Week 4 : Two-Sample t-tests
This week we will explore how to use Jamovi to test hypotheses about a dataset using t-tests. We will touch on some revision from previous weeks so please do jump back to past computer practicals for revision if required
![]() |
Quantitative Methods |
|---|---|
| Independent samples t-tests | |
| Paired samples t-tests | |
| Assumptions of parametric tests |
![]() |
Data Skills |
|---|---|
| Computing a new variable from existing data | |
| Computing checks for normality and homogeneity of variance |
![]() |
Open Science |
|---|---|
| Exploring and understanding new datasets |
1. The Dataset
We’ll be working with the dataset we collected after the break during the lecture in Week 3. This is a partial replication of a study published in the journal Psychological Science (Miller et al. 2023). The original paper found the following results summarised in the abstract.

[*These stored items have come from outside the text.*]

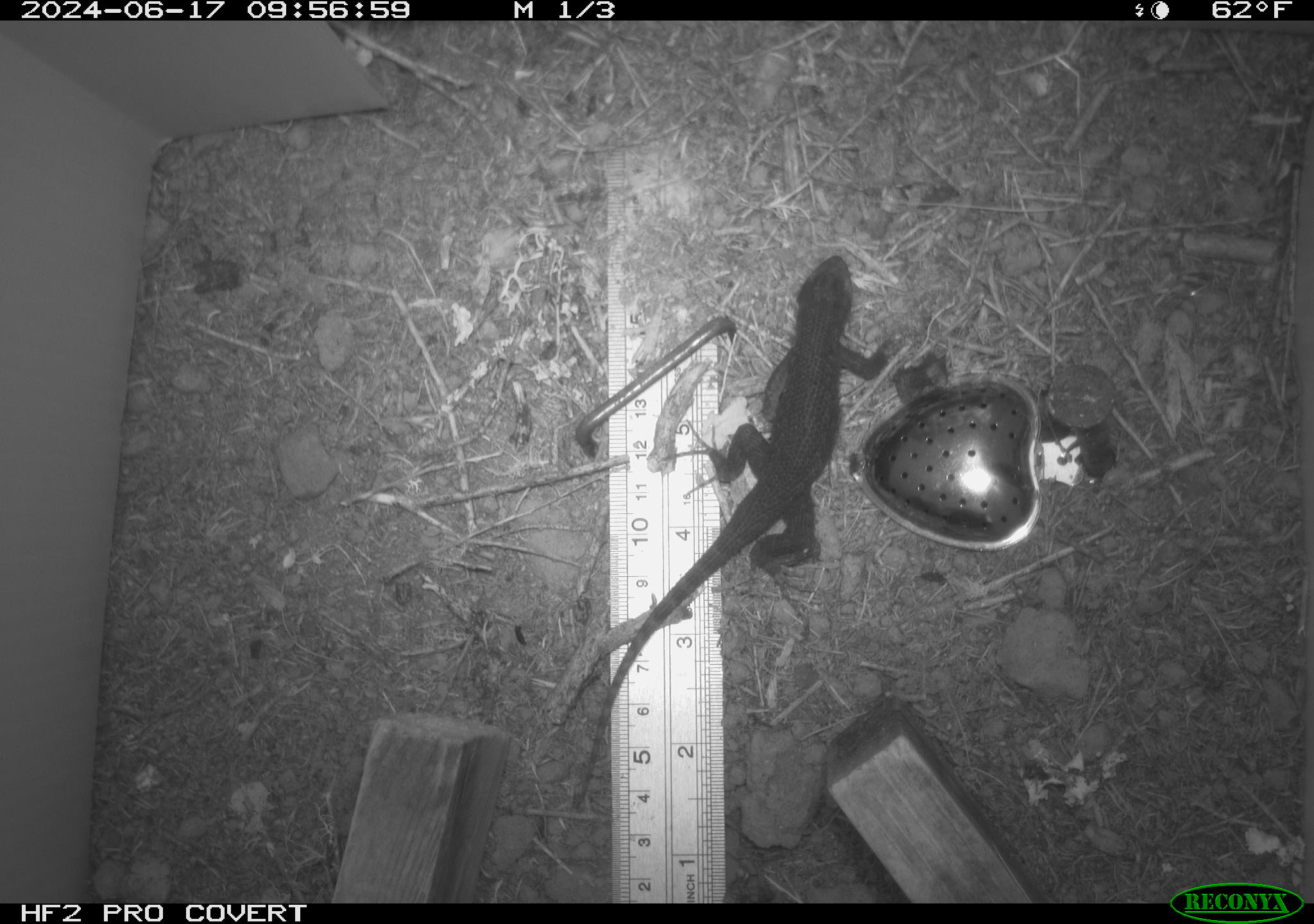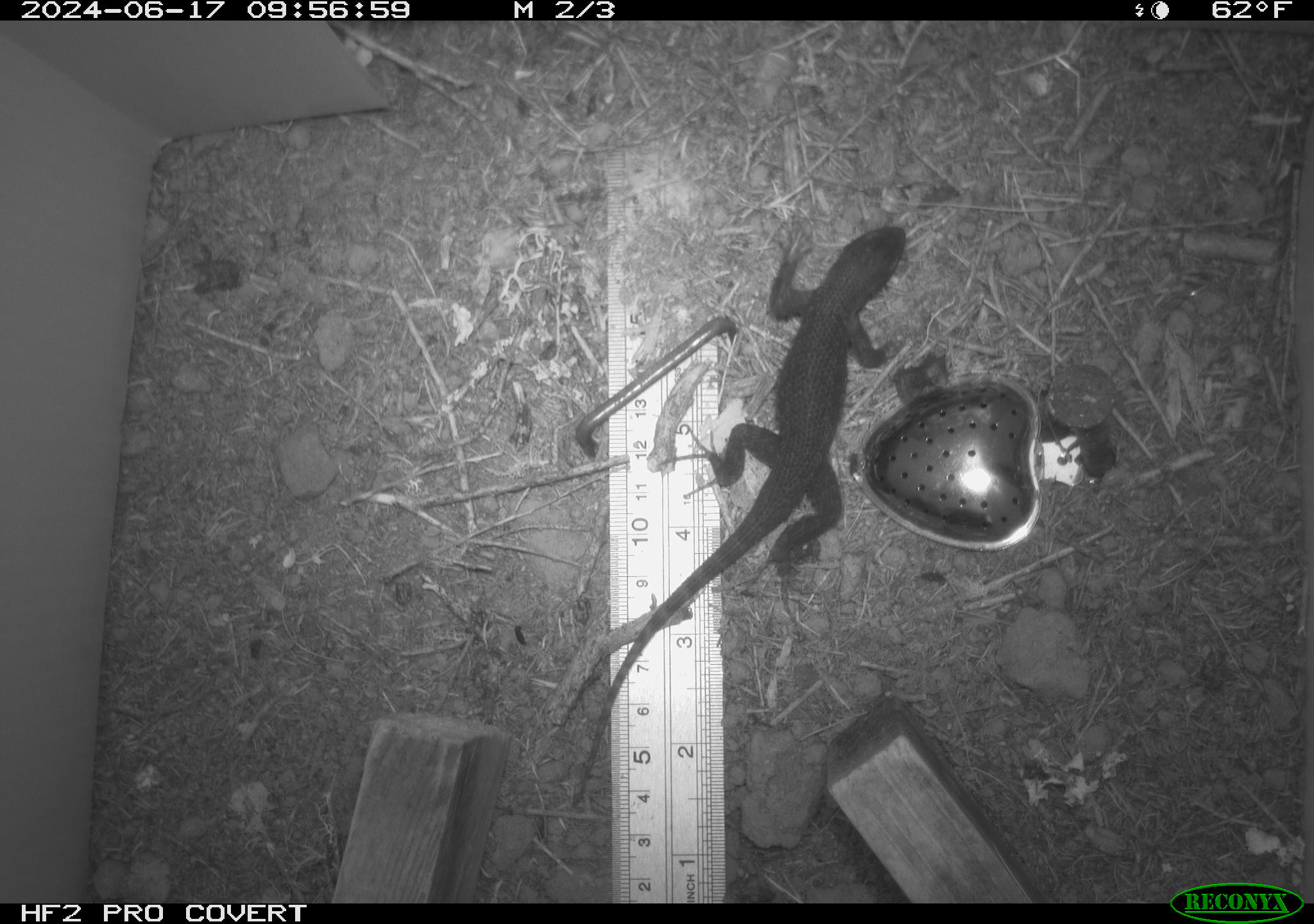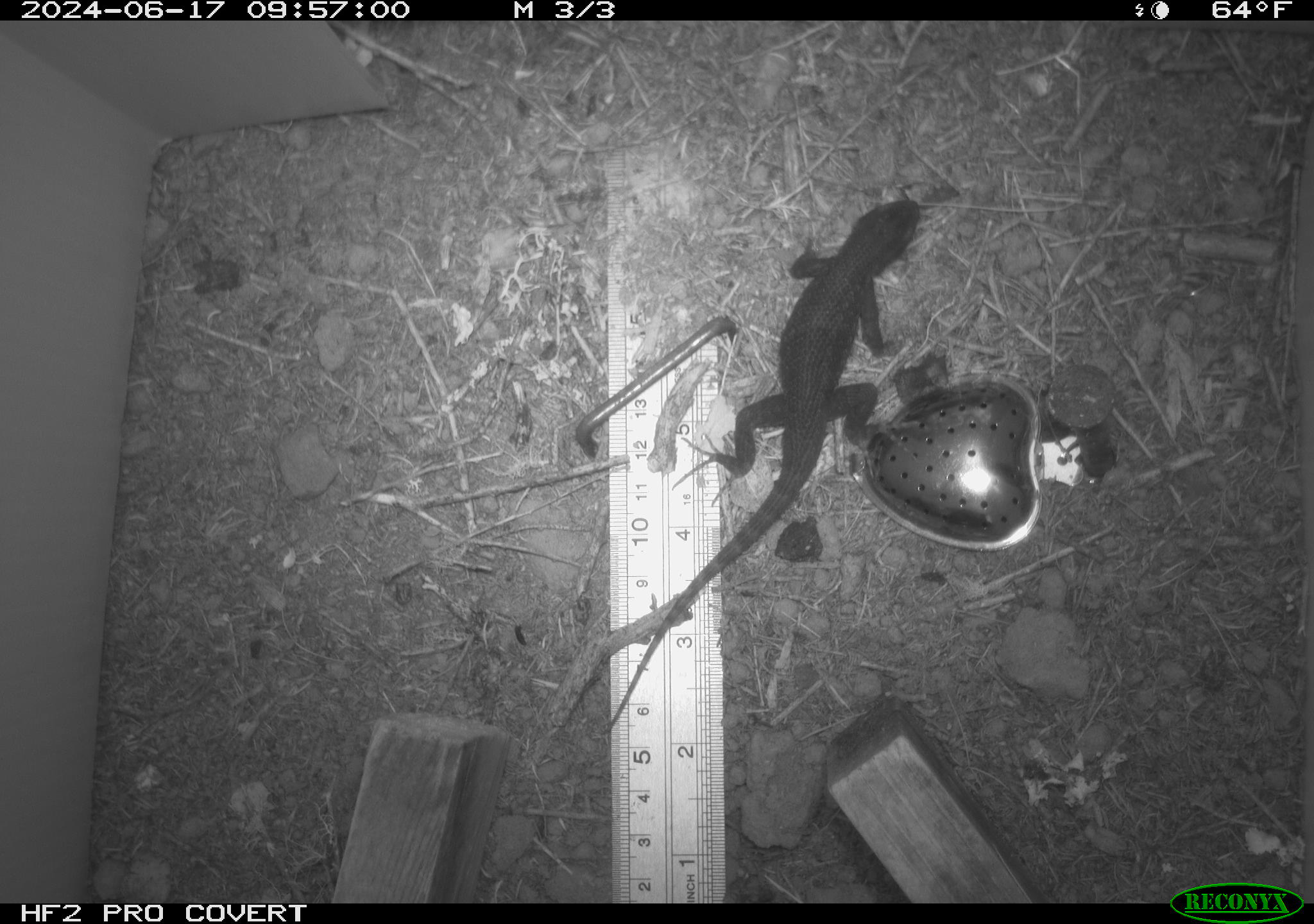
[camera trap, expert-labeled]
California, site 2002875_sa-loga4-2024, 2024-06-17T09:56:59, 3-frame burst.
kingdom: Animalia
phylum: Chordata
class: Reptilia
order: Squamata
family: Phrynosomatidae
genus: Sceloporus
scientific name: Sceloporus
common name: spiny lizards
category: sceloporus species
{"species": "sceloporus species (spiny lizards) (Sceloporus)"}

Recent evidence shows that AI-generated faces are now indistinguishable from human faces. However, algorithms are trained disproportionately on White faces, and thus White AI faces may appear especially realistic. In Experiment 1 (N = 124 adults), alongside our reanalysis of previously published data, we showed that White AI faces are judged as human more often than actual human faces—a phenomenon we term AI hyperrealism. Paradoxically, people who made the most errors in this task were the most confident (a Dunning-Kruger effect). In Experiment 2 (N = 610 adults), we used face-space theory and participant qualitative reports to identify key facial attributes that distinguish AI from human faces but were misinterpreted by participants, leading to AI hyperrealism. However, the attributes permitted high accuracy using machine learning. These findings illustrate how psychological theory can inform understanding of AI outputs and provide direction for debiasing AI algorithms, thereby promoting the ethical use of AI.
We ran a quiz that students in the lecture could join on their phones/laptops. There were two parts to the quiz:
The faces section included 12 faces that were either photographs or real people or AI generated images of people. The stimuli were taked from the materials released by (Miller et al. 2023) on the Open Science Framework. Responses were either ‘Real person’ or ‘AI generated’.

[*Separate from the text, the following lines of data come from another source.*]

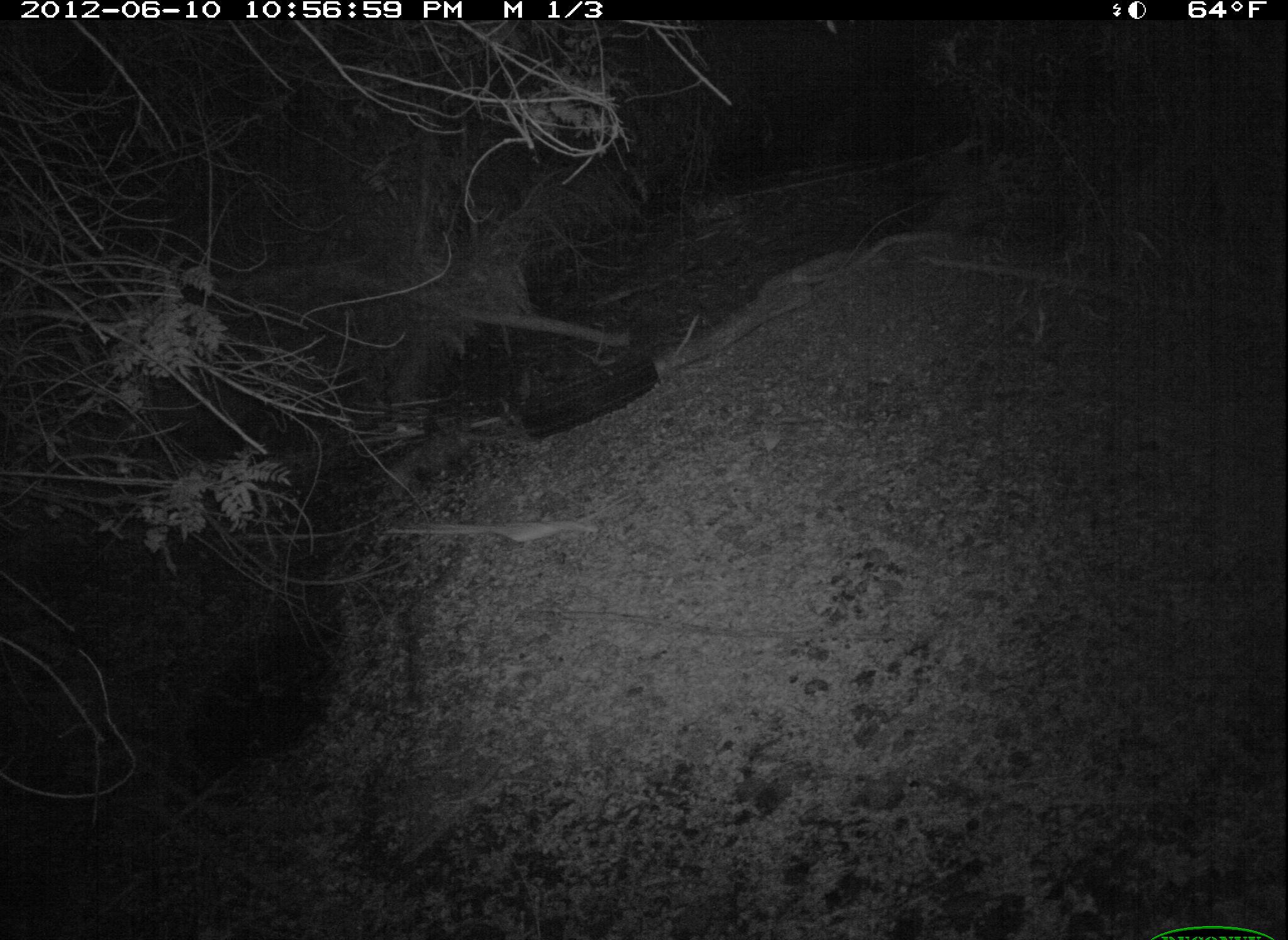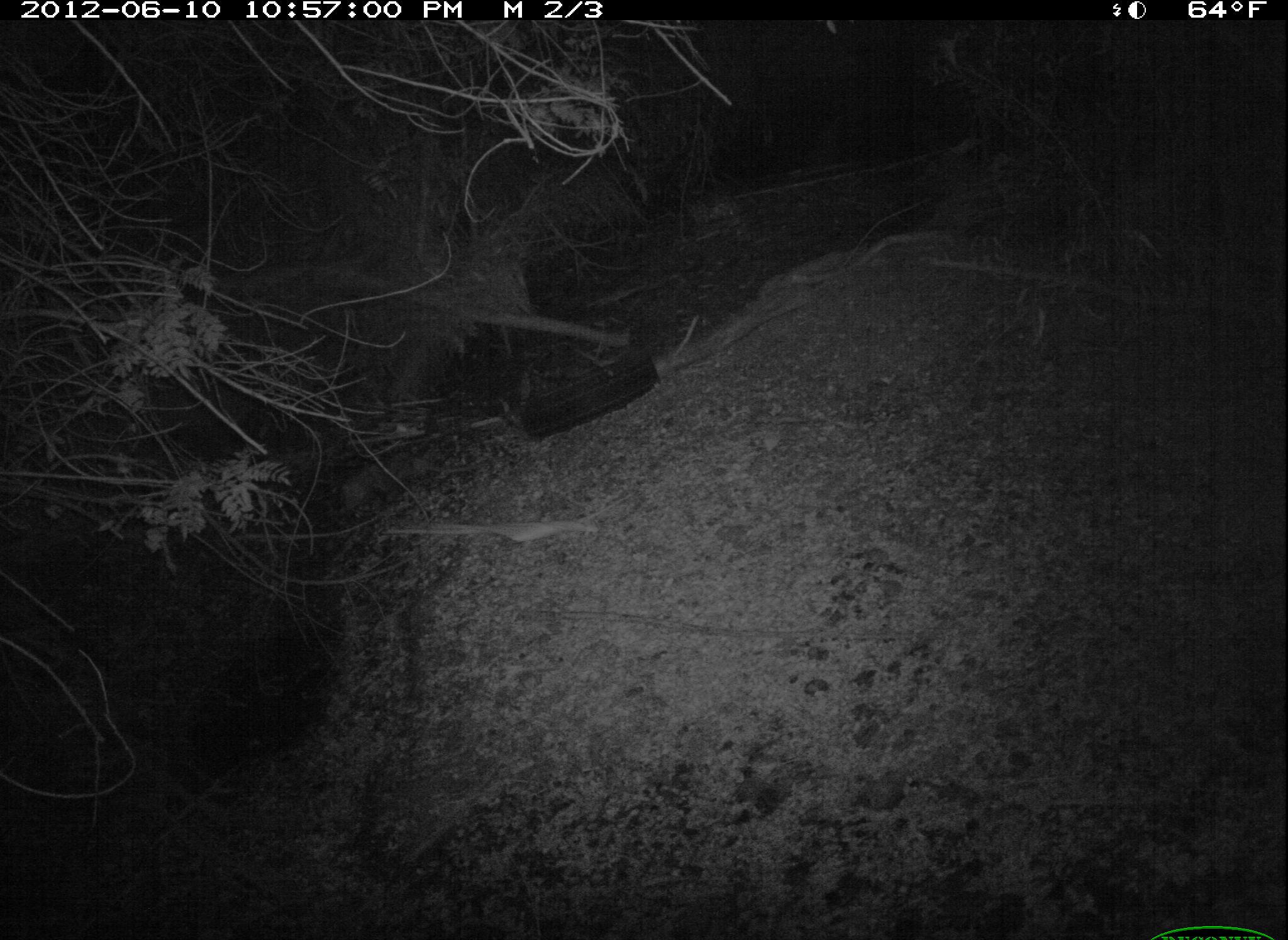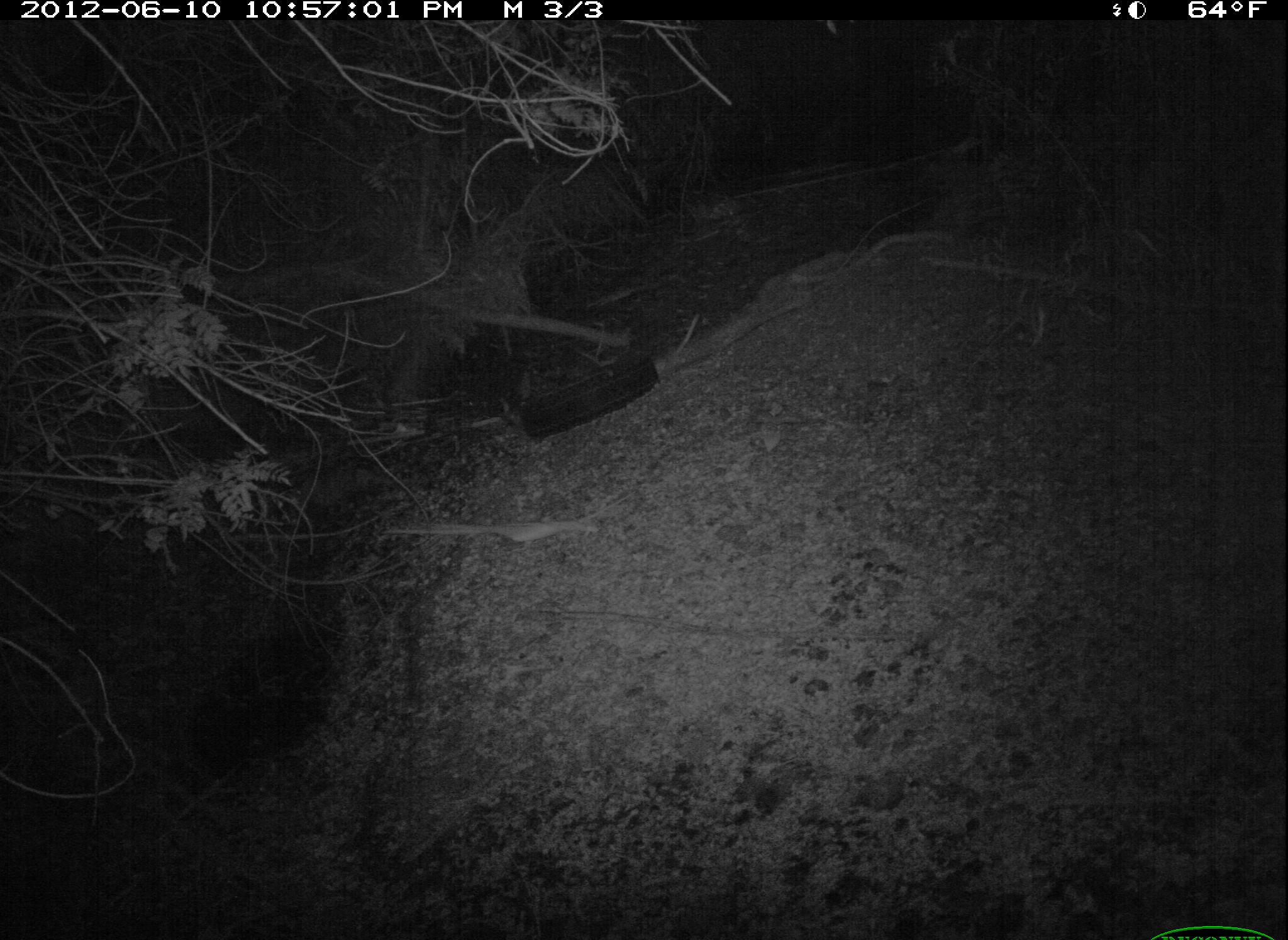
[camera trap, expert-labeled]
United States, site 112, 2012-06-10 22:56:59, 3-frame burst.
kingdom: Animalia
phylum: Chordata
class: Mammalia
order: Didelphimorphia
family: Didelphidae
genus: Didelphis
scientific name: Didelphis virginiana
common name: virginia opossum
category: opossum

The confidence section asked participants to rate their confidence in their ability to do the following three things.
- Distinguish real photos of people from AI generated images (Experimental condition)
- Distinguish photos of happy people from photos of sad people (Emotional control condition)
- Distinguish photos of people you used to know in primary school from strangers (Memory control condition)
Scores were recorded on a scale from 1 (Completely confidence) to 10 (Not at all confident). The confidence section was repeated before and after the faces section to see if participants confidence changed as a result of doing the AI faces task
2. The Challenge
This week we will use both one sample and two sample t-tests to explore the following hypotheses.
- People are able to distinguish AI generated faces from real photos of humans.
- Confident people are better at distinguishing AI faces from real faces.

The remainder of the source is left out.